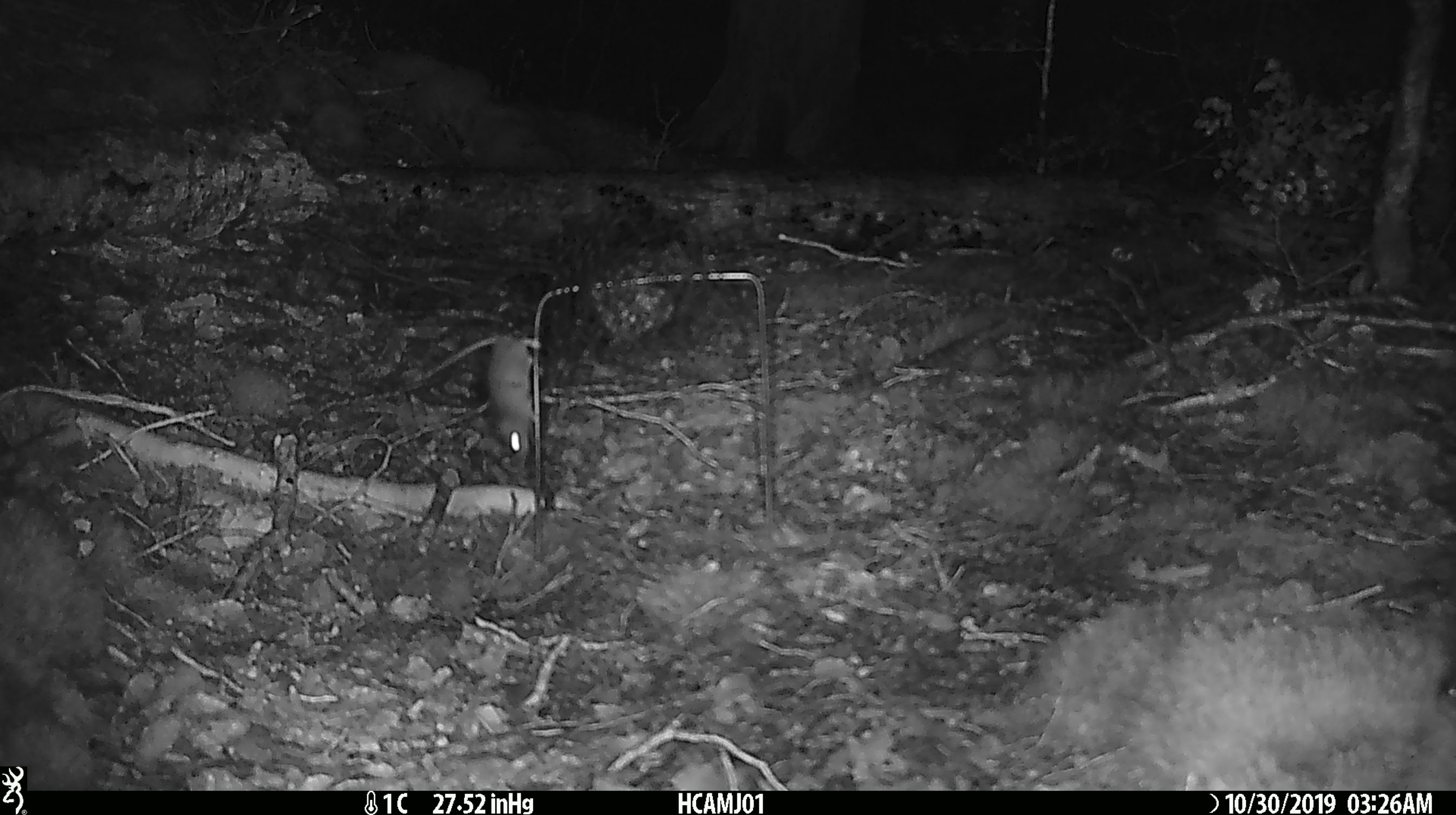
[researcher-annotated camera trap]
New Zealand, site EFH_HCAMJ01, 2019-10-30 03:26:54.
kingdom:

• _WORK TO BE COMPLETED_:
Print the full listing above exactly. Pictures stay out of the copy.

• _TASK SOLUTION_:
[researcher-annotated camera trap]
New Zealand, site EFH_HCAMJ01, 2019-10-30 03:26:54.
kingdom:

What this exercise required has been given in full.